SHORT TASK A =>
Restate the stretch of the manufacturing jobs article from "Vice President Mike" through "during the recession.", renaming "Bureau of Labor Statistics" as "federal labor statistics agency" throughout.
SHORT TASK B =>
Answer the following from the manufacturing jobs article.
(i) How many manufacturing jobs did the economy add in 2014?
(ii) On what date were the employment figures released?
(iii) How many manufacturing jobs did the economy lose in 2016?
SHORT TASK C =>
Translate this sentence from the manufacturing jobs article into Spanish: "But the manufacturing sector has yet to fully recover from the Great Recession."

SELECTED TEXT =>

▼

Vice President Mike Pence touted the latest jobs report as proof that “manufacturing is roaring back.” The previous administration made a similar claim, but experts then and now said it’s premature to declare a manufacturing renaissance.
The economy added 196,000 manufacturing jobs last year — the most in any year since 2014, when the economy added 208,000 manufacturing jobs, according to the Bureau of Labor Statistics. But the manufacturing sector has yet to fully recover from the Great Recession.
As of December 2017, there were 12.5 million manufacturing jobs – 1.2 million fewer than there were in December 2007, when the recession started, BLS data show. At last year’s growth rate, it would take until nearly 2023 just to recover the jobs lost during the recession.
Pence made his remarks in an interview with the conservative radio show host Dana Loesch. “Look at the jobs numbers that were just released last week — manufacturing is roaring back,” he said.
The employment figures released on Jan. 5 showed an increase of 25,000 manufacturing jobs in December. That resulted, as we said, in a net gain for the year of 196,000 jobs. That was much better than in 2016, when the economy lost 16,000 manufacturing jobs. But it was not as good as 2011 or 2014, when the economy added a little more than 200,000 manufacturing jobs in each of those years.
Pence’s declaration of a manufacturing comeback reminded us of when his Democratic predecessor, Joe Biden, boasted in 2012 that “manufacturing is back” after a few years of job growth.

▲

DATA EXTRACT =>
▼

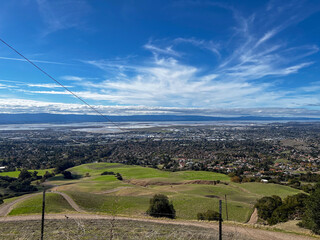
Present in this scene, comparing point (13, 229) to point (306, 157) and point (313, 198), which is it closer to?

▲

COMPLETE ANSWER A =>
Vice President Mike Pence touted the latest jobs report as proof that “manufacturing is roaring back.” The previous administration made a similar claim, but experts then and now said it’s premature to declare a manufacturing renaissance.
The economy added 196,000 manufacturing jobs last year — the most in any year since 2014, when the economy added 208,000 manufacturing jobs, according to the federal labor statistics agency. But the manufacturing sector has yet to fully recover from the Great Recession.
As of December 2017, there were 12.5 million manufacturing jobs – 1.2 million fewer than there were in December 2007, when the recession started, BLS data show. At last year’s growth rate, it would take until nearly 2023 just to recover the jobs lost during the recession.

COMPLETE ANSWER B =>
(i) 208,000
(ii) Jan. 5
(iii) 16,000

COMPLETE ANSWER C =>
Pero el sector manufacturero aún no se ha recuperado por completo de la Gran Recesión.